Raila was cheered as he gave the soothing message to ODM supporters, that the peace deal was a truce, and the mission is still alive.

It was reminiscent of Raila’s warning before the referendum, as his relations with Kibaki plummeted to the point of being sacked along with six other ministers, to climb up the mountains because a tsunami was on the way. After he beat the President at the constitutional referendum, he declared he actually meant the killer waves were coming for the other side and he wanted his supporters not to be swept along with them.

Raila insisted at the burial in Kogembo Village, Rachuonyo District, the Grand Coalition was the best option in the circumstances. It ended the wave of killings, dispossession and displacement that followed the announcement of Kibaki’s victory by Mr Samuel Kivuitu.

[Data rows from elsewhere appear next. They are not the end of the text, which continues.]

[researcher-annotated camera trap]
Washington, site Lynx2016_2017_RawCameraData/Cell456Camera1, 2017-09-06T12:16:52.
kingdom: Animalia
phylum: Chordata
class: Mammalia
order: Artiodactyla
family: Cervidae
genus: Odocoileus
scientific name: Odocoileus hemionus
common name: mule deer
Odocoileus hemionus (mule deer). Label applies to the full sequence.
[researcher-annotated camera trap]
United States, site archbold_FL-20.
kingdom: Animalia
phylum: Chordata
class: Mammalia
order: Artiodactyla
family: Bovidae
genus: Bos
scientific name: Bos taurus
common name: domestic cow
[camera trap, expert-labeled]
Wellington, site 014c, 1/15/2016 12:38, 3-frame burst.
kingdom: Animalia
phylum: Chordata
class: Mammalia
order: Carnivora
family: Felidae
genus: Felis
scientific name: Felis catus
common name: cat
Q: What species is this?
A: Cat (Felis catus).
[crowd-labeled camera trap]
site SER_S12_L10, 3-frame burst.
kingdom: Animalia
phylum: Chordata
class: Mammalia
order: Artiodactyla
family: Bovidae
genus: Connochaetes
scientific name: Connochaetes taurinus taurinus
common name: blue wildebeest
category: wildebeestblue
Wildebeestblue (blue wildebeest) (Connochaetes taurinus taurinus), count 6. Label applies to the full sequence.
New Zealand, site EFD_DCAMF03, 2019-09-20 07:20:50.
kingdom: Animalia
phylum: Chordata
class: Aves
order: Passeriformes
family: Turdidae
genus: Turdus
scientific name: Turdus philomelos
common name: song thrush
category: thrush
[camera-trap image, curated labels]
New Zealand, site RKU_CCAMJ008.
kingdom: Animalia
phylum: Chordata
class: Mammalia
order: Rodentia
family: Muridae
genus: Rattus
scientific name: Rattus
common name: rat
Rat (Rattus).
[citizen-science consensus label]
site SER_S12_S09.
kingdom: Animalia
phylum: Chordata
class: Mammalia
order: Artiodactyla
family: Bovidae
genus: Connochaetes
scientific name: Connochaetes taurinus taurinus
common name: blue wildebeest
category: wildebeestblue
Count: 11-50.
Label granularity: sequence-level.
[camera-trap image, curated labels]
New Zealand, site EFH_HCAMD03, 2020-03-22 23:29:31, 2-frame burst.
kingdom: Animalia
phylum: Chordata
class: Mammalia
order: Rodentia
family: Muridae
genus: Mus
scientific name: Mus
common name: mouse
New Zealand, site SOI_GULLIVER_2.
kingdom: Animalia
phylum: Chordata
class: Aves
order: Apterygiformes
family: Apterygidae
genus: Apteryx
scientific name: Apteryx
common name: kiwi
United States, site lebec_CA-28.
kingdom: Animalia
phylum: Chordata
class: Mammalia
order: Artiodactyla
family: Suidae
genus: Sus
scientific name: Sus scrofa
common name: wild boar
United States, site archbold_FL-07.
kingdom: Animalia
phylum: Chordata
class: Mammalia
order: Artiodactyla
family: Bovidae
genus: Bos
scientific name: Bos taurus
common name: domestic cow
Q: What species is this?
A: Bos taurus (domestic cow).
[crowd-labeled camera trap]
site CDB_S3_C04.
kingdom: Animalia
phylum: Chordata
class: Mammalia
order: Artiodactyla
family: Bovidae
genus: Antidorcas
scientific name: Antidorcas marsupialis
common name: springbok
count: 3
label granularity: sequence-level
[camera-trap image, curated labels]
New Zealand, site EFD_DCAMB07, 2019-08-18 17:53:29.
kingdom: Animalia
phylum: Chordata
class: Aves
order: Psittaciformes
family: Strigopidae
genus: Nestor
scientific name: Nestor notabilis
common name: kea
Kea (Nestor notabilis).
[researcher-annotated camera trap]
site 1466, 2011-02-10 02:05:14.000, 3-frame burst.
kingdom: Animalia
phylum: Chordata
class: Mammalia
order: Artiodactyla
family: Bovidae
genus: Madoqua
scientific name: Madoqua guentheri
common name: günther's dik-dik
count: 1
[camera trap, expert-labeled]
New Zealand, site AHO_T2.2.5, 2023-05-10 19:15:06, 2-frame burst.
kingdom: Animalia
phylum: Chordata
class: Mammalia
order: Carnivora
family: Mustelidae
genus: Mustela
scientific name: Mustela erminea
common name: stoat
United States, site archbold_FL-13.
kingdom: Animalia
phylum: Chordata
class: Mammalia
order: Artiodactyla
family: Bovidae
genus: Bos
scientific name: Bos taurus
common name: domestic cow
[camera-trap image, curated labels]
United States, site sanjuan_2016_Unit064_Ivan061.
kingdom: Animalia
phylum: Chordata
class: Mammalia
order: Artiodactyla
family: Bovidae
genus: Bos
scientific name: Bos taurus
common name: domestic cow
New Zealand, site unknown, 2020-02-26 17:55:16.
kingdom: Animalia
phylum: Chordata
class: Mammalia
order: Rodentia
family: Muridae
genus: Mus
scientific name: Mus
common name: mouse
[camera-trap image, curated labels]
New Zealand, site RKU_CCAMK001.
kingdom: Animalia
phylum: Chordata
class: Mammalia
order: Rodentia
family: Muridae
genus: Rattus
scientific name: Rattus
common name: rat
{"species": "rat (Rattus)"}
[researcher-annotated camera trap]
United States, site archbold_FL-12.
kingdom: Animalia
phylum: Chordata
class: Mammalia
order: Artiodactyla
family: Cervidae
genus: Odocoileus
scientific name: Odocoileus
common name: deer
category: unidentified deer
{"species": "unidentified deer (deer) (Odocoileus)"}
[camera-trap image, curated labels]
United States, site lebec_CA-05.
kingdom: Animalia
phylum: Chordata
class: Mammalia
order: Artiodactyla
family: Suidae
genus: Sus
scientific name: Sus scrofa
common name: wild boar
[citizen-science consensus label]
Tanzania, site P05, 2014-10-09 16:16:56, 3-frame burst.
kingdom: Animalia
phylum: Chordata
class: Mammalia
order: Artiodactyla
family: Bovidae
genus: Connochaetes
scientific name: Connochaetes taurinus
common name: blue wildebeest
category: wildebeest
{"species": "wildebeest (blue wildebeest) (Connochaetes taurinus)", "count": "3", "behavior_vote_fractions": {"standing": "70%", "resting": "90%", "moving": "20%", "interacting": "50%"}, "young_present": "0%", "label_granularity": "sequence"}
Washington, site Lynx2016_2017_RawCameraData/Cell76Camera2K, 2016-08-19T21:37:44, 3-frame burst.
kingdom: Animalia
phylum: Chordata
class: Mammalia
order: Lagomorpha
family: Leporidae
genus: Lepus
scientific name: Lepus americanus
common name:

In his usual streak, he borrowed from his bank of parables and powerful imagery with the constant line being he won the election.

He thanked the Luo and ODM supporters countrywide for giving him overwhelming support at a time his opponents said, "a Luo could not be elected President".

The PM said Kenyans who voted for him had "shamed the angels of doom" who had depicted him as "unelectable" merely because of his tribe. Such people perfected tribalism and hate campaign against his community, the PM said.

"The enemies of democracy had coined a theory that a Luo is unelectable just to bar me from power," said Raila.

The move, he said, forced the country to the brink of war when election results were manipulated because Kenyans had made up their mind to eradicate tribalism, and vote for change.

Raila said his team was focusing on the future, the task of completing the unfinished business, and asked ODM supporters not to relent or feel inferior in the Coalition Government.

The PM said ODM occupies advantageous positions in the Government in readiness for 2012. "We are still looking ahead because tomorrow is another day. Don’t panic thinking you are not in Government because you are in it," the PM said.

He said his Cabinet position was central in the running of the Government and assured ODM followers nothing could happen in the Government without him being consulted.

He said his focus now was to empower the electorate economically through creation of opportunities for investments and a good environment for business.

The Lang’ata MP said he took the mission further during his recent tour of the UK where British Prime Minister Gordon Brown gave him an opportunity to address potential investors.

"My colleague gathered for me many investors and I wooed them to our country because what we need most now is investment. I told them Kenya is back on track in many aspects and most of them agreed to come here and invest,’’ Raila added.

Unique moment

In Nairobi Kibaki said the Grand Coalition Government was a unique moment.

"Our unity of purpose provides an opportunity to address the challenges facing the nation," he added. Leaders, he went on, must endeavour to leave a legacy that gives the nation hope.

Kibaki said the spirit of brotherhood that cuts across the political, tribal and religious divide was behind the decision by leaders to form the Grand Coalition Government.

"We must be in the forefront in creating opportunities for our people to prosper and especially the youth who are the majority," said Kibaki.